I haven’t posted anything for a while…the holidays are hard for anyone who has lost a loved one, and our family is no exception. My heart has been breaking more and more every day, as the days grow closer to this coming Saturday, December 2nd. Saturday will be the horrible reminder that 6 years have passed since Morgan was taken from us. It is a hurt that I can never explain – it goes down deep into my very soul.
Being together, and close on Thanksgiving, was nice, and as usual, very hard – all at the same time. Putting on a happy face, while hurting so badly inside is never easy, but I do it, as do others. See, you never “get over” the loss of a child. We set an extra place at the table for Morgan, and then we realized someone else at the table had just lost her husband, about a year ago, as well as her 19-year-old daughter before that, so I told her the empty seat and place setting was for all of them…none are forgotten – as long as they are still in our hearts and minds. She started to cry, and was so happy to have an opportunity to talk about the husband and daughter she had lost.
I really wish that others could understand our pain, but at the same time I would never want them to experience the same loss that we have had in order to understand. No one could ever understand that pain, unless they had experienced that ultimate loss – the loss of their child. I would never wish that upon any other parent!
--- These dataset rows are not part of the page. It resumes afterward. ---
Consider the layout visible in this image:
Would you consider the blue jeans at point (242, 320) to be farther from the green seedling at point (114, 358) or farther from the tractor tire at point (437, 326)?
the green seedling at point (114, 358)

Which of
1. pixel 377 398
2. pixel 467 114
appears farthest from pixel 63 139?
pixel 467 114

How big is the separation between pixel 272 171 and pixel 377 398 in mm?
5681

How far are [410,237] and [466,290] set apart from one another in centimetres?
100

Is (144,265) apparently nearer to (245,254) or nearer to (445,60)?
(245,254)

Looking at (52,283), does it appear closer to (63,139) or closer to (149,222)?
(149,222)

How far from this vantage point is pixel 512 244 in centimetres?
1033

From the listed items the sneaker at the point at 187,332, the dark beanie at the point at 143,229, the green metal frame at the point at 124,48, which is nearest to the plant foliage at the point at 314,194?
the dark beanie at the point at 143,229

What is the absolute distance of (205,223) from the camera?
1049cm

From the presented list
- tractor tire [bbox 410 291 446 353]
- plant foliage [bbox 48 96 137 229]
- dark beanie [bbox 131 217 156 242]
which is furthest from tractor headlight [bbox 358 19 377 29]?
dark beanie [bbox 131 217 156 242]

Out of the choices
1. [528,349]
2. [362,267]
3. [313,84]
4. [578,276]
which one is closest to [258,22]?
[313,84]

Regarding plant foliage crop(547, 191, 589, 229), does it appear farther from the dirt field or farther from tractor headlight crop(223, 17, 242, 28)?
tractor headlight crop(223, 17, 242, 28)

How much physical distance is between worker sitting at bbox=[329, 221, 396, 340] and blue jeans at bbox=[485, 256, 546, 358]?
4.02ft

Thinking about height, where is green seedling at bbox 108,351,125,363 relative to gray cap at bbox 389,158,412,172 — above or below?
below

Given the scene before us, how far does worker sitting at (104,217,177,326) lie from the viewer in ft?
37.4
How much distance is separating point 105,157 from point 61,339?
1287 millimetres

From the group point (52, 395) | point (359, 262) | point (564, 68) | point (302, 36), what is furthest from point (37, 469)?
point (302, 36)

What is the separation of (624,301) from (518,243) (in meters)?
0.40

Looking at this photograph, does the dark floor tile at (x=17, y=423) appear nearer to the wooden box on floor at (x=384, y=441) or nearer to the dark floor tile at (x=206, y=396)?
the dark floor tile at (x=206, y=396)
So many people tell me that I am such a strong person, but in reality I wasn’t given a choice. Losing Morgan was the worst thing that has ever happened to me…a part of me died with her on December 2, 2011. And yet the sun still comes up every morning, and the world continues to turn. So just like other parents who have had a child taken from them, I take a deep breath every morning, and try to put on a smile. I tell myself I am grateful that I have been given the gift of another day, a gift Morgan had stolen from her, a new day in which I can choose to do something good for someone else, in honor of Morgan.
Saturday will be an exceptionally hard day for all of us, and then the fight for justice will continue…because Morgan deserves justice.